**** The data
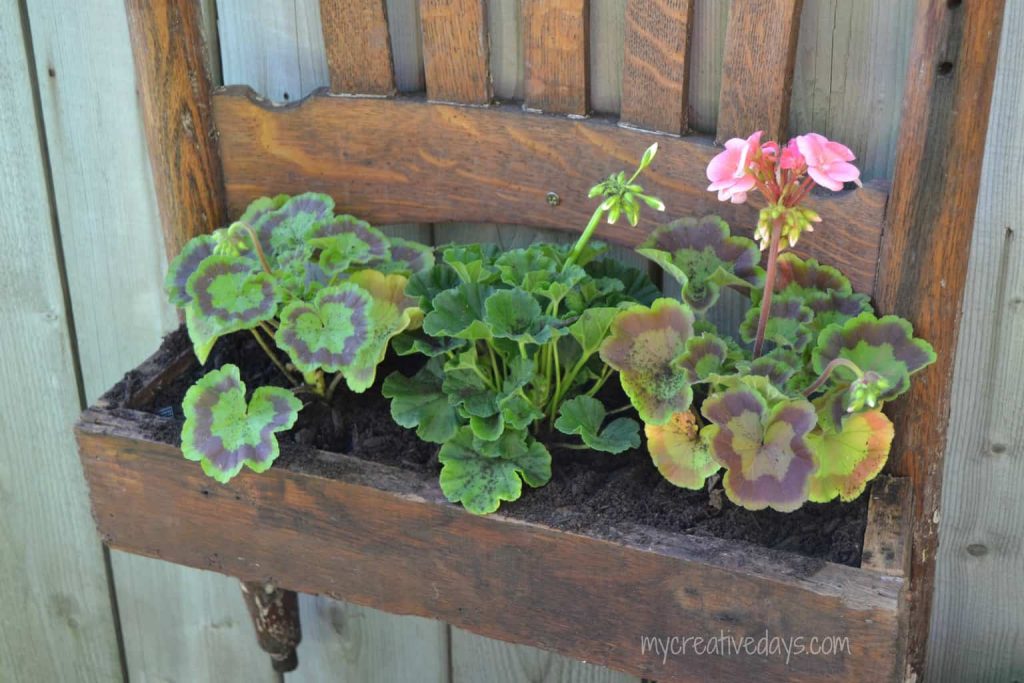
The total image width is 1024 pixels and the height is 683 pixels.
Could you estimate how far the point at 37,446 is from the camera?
1.70 metres

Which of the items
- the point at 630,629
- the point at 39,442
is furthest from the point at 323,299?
the point at 39,442

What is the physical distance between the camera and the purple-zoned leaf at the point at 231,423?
1.06 meters

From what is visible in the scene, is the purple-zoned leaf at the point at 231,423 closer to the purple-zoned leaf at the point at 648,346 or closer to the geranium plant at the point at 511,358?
the geranium plant at the point at 511,358

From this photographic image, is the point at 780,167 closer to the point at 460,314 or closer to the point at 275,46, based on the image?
the point at 460,314

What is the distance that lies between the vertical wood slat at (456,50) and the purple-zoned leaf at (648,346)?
0.29 metres

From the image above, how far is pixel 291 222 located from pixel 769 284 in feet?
1.60

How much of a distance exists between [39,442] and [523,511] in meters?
0.95

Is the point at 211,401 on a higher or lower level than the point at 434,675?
higher

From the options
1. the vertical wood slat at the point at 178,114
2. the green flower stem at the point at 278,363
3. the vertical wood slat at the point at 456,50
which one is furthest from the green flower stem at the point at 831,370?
the vertical wood slat at the point at 178,114

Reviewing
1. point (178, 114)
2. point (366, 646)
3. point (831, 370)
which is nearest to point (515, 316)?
point (831, 370)

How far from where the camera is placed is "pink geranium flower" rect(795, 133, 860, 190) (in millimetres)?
911

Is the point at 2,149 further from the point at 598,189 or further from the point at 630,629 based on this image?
the point at 630,629

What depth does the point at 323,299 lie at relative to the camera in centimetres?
109

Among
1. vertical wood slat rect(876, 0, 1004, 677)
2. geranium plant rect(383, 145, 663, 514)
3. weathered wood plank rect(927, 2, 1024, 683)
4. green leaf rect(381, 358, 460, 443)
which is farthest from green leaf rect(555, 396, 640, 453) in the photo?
weathered wood plank rect(927, 2, 1024, 683)
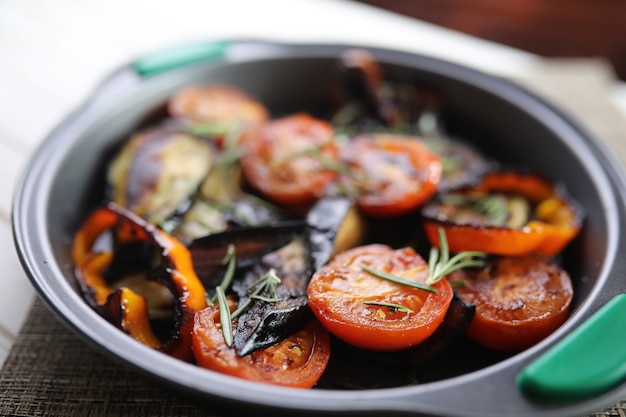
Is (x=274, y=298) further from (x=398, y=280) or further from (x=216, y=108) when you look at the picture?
(x=216, y=108)

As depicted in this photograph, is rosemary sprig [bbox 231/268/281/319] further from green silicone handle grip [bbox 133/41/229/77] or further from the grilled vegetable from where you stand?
green silicone handle grip [bbox 133/41/229/77]

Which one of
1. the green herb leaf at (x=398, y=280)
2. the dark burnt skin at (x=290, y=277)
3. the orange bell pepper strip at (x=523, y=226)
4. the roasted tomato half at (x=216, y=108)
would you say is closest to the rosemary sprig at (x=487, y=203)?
the orange bell pepper strip at (x=523, y=226)

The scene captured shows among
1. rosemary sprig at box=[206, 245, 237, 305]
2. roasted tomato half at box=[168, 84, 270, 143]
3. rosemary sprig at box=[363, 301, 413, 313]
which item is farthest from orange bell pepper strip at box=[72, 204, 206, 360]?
roasted tomato half at box=[168, 84, 270, 143]

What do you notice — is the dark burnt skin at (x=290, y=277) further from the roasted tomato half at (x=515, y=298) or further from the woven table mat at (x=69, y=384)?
the roasted tomato half at (x=515, y=298)

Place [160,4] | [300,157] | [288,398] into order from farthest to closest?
1. [160,4]
2. [300,157]
3. [288,398]

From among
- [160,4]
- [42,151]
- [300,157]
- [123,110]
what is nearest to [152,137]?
[123,110]

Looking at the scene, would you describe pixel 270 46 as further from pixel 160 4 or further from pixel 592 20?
pixel 592 20
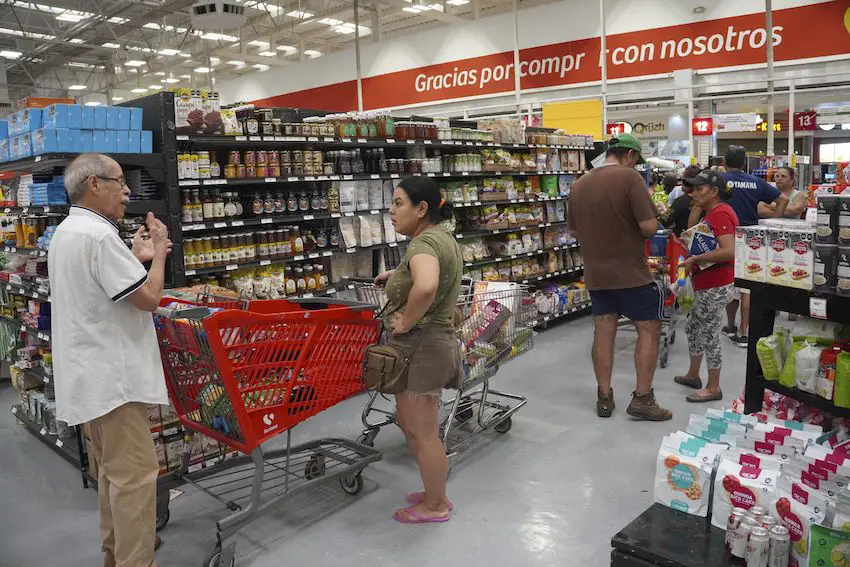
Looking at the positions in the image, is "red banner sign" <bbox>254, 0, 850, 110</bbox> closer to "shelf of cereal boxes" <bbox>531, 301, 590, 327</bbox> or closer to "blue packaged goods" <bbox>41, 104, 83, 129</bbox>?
"shelf of cereal boxes" <bbox>531, 301, 590, 327</bbox>

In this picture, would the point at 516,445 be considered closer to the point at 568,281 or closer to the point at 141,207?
the point at 141,207

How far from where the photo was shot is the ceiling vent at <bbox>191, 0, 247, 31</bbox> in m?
10.8

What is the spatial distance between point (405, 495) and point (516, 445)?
3.17ft

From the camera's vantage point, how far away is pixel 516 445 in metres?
4.33

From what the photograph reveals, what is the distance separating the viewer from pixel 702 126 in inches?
455

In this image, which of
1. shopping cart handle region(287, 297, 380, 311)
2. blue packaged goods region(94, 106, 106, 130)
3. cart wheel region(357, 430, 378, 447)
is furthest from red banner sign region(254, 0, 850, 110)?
blue packaged goods region(94, 106, 106, 130)

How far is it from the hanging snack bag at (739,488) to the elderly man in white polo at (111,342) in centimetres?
226

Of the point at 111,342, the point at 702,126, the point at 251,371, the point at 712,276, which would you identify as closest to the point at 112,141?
the point at 111,342

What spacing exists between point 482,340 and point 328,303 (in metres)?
1.09

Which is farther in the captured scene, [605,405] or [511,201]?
[511,201]

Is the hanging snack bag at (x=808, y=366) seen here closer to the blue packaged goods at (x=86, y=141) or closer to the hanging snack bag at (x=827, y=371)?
the hanging snack bag at (x=827, y=371)

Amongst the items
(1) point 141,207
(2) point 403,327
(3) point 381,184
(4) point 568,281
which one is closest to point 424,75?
(4) point 568,281

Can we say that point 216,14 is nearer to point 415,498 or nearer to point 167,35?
point 415,498

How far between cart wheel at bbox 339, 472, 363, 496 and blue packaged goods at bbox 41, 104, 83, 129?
99.6 inches
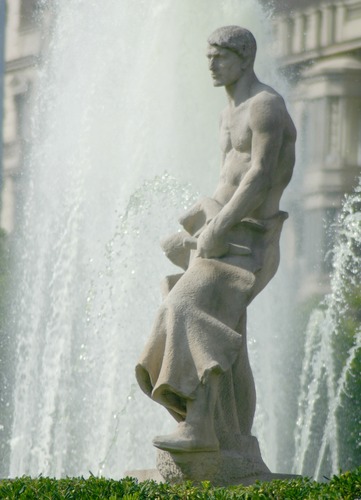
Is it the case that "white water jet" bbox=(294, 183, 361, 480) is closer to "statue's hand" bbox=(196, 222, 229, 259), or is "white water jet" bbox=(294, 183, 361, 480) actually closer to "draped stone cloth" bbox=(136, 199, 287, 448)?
"draped stone cloth" bbox=(136, 199, 287, 448)

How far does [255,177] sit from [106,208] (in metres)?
8.78

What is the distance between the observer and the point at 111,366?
46.7ft

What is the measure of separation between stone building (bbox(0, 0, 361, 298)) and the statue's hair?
62.6ft

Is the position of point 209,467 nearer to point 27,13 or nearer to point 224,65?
point 224,65

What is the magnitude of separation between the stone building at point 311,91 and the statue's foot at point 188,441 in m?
19.9

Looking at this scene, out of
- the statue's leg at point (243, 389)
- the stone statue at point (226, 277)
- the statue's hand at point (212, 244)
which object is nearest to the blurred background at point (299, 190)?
the statue's leg at point (243, 389)

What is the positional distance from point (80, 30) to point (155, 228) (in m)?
6.73

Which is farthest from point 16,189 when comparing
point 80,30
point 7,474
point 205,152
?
point 7,474

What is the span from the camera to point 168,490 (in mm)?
7930

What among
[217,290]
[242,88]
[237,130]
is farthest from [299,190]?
[217,290]

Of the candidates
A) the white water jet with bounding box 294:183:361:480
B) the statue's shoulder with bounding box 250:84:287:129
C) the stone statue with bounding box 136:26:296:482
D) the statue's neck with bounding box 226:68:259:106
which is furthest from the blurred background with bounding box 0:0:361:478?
the statue's shoulder with bounding box 250:84:287:129

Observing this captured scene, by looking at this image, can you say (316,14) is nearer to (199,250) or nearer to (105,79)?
(105,79)

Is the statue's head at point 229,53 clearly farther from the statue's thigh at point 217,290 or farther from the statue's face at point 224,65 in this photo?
the statue's thigh at point 217,290

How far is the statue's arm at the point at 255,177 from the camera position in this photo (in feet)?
30.5
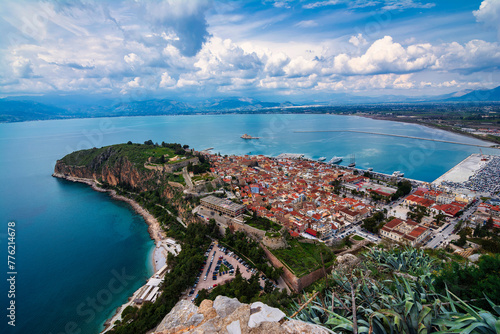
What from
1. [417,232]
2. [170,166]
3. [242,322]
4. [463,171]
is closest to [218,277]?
[242,322]

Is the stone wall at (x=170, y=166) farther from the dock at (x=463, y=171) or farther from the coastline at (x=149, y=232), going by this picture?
the dock at (x=463, y=171)

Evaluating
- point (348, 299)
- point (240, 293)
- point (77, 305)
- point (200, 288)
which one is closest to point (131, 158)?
point (77, 305)

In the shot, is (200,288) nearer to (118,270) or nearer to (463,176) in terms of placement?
(118,270)

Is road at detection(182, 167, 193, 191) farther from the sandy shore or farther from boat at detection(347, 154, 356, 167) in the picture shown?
boat at detection(347, 154, 356, 167)

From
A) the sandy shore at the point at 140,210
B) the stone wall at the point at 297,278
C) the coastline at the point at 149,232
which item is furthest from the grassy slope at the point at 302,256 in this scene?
the sandy shore at the point at 140,210

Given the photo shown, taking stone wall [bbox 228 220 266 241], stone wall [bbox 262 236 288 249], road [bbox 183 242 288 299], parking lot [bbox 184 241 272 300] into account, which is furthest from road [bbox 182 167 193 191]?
stone wall [bbox 262 236 288 249]

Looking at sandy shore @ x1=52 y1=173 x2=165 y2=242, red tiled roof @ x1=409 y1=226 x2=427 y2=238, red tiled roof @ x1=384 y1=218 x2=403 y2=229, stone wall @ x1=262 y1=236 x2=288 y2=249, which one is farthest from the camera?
sandy shore @ x1=52 y1=173 x2=165 y2=242
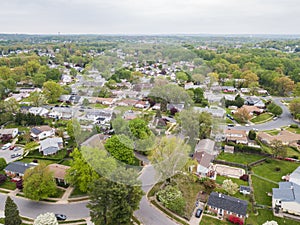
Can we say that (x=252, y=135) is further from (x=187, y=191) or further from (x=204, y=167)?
(x=187, y=191)

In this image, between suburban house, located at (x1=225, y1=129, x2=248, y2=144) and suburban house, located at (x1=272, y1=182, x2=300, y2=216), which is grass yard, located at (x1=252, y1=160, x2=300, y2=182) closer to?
suburban house, located at (x1=272, y1=182, x2=300, y2=216)

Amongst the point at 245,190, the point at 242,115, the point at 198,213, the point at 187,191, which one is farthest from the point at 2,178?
the point at 242,115

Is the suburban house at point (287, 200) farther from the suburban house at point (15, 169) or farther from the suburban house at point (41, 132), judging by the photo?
the suburban house at point (41, 132)

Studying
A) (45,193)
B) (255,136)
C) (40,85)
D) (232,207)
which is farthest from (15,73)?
(232,207)

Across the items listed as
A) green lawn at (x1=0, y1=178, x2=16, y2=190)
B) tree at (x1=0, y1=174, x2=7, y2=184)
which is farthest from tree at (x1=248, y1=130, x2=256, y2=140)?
tree at (x1=0, y1=174, x2=7, y2=184)

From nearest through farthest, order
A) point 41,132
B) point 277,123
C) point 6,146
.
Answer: point 6,146 → point 41,132 → point 277,123
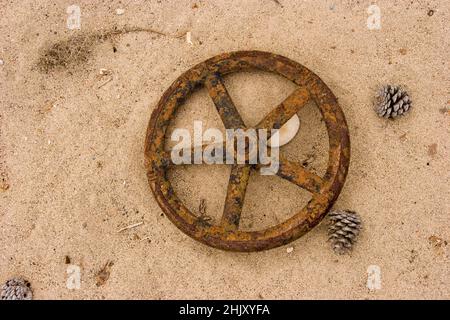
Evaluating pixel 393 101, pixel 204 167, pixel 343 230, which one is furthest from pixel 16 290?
pixel 393 101

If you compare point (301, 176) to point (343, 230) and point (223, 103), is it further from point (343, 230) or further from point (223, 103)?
point (223, 103)

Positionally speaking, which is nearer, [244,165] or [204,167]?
[244,165]

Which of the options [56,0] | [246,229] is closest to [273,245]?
[246,229]

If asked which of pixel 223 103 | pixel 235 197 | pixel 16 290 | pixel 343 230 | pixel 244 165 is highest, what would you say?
pixel 223 103

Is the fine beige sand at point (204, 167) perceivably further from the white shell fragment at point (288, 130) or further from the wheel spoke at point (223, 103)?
the wheel spoke at point (223, 103)

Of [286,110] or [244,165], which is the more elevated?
[286,110]

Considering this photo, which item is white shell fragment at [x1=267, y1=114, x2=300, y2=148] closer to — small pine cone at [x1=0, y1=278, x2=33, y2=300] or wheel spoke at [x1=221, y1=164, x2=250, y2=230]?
wheel spoke at [x1=221, y1=164, x2=250, y2=230]

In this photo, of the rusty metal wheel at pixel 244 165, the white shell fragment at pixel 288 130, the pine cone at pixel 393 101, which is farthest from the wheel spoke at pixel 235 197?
the pine cone at pixel 393 101

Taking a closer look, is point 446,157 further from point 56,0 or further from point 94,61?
point 56,0
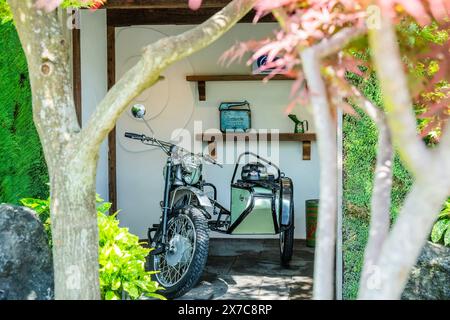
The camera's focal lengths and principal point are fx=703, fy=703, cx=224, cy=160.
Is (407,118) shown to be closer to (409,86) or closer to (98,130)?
(409,86)

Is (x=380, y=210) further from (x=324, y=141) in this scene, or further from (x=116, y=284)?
(x=116, y=284)

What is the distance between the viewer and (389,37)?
1.71 metres

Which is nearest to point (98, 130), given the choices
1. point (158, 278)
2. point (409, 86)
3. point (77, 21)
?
point (409, 86)

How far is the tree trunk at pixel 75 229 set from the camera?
2465 mm

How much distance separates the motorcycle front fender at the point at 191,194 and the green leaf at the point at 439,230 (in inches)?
65.4

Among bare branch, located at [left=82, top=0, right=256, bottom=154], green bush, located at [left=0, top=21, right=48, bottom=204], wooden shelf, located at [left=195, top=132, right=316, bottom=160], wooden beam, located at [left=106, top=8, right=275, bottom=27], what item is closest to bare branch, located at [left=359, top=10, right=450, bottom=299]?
bare branch, located at [left=82, top=0, right=256, bottom=154]

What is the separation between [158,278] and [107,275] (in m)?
1.48

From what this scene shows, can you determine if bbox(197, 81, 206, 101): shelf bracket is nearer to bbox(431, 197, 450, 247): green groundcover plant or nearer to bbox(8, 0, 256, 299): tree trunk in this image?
bbox(431, 197, 450, 247): green groundcover plant

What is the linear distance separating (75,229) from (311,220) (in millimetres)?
4671

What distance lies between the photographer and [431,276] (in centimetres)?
393

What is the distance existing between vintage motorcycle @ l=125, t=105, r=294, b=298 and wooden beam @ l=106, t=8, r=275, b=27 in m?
2.02

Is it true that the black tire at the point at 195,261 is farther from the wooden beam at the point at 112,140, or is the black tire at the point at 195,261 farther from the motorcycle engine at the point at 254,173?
the wooden beam at the point at 112,140

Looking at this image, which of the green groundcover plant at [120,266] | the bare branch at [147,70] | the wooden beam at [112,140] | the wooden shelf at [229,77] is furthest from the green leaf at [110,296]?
the wooden shelf at [229,77]

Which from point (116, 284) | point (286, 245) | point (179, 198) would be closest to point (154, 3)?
point (179, 198)
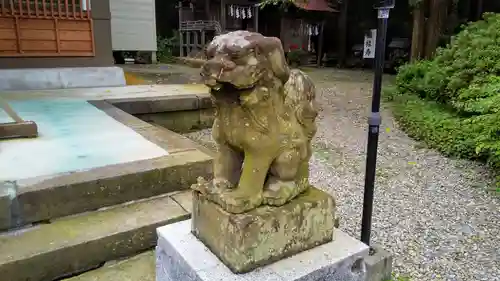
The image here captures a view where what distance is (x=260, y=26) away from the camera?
16344 mm

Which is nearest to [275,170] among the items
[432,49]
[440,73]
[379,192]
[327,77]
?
[379,192]

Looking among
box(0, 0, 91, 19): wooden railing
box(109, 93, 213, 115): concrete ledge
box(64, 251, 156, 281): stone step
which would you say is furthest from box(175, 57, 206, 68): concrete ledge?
box(64, 251, 156, 281): stone step

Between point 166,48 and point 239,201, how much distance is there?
16.2 meters

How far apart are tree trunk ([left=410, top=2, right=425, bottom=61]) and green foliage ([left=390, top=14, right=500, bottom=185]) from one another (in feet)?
7.94

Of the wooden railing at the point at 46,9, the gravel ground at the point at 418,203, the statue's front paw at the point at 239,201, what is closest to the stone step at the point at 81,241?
the statue's front paw at the point at 239,201

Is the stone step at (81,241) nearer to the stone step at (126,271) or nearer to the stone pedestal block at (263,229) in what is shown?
the stone step at (126,271)

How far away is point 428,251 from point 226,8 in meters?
13.4

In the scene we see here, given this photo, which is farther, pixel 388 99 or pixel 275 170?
pixel 388 99

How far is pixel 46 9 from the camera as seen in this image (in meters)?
6.01

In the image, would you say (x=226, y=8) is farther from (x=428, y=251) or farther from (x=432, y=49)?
(x=428, y=251)

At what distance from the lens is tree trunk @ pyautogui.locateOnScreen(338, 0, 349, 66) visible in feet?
46.9

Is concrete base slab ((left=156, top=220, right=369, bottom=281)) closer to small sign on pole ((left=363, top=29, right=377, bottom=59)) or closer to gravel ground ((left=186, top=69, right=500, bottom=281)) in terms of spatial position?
gravel ground ((left=186, top=69, right=500, bottom=281))

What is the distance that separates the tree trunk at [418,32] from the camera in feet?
28.7

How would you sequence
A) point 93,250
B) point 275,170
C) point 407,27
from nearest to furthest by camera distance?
1. point 275,170
2. point 93,250
3. point 407,27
********
Every line from the one containing "In the image, would" through the last line of the entries must be written out verbatim, and no other line.

In the image, would you say (x=226, y=8) is farther from (x=428, y=251) or farther from (x=432, y=49)?
(x=428, y=251)

At what distance from the lens is tree trunk @ pyautogui.locateOnScreen(338, 0, 349, 66) visible in feet?
46.9

Is concrete base slab ((left=156, top=220, right=369, bottom=281)) closer to small sign on pole ((left=363, top=29, right=377, bottom=59)) or closer to gravel ground ((left=186, top=69, right=500, bottom=281)) in terms of spatial position?
gravel ground ((left=186, top=69, right=500, bottom=281))

What is the distance that separates the tree trunk at [418,32] from the camera in feet?
28.7

How would you sequence
A) point 93,250
B) point 275,170
C) point 407,27
from nearest to furthest by camera distance?
1. point 275,170
2. point 93,250
3. point 407,27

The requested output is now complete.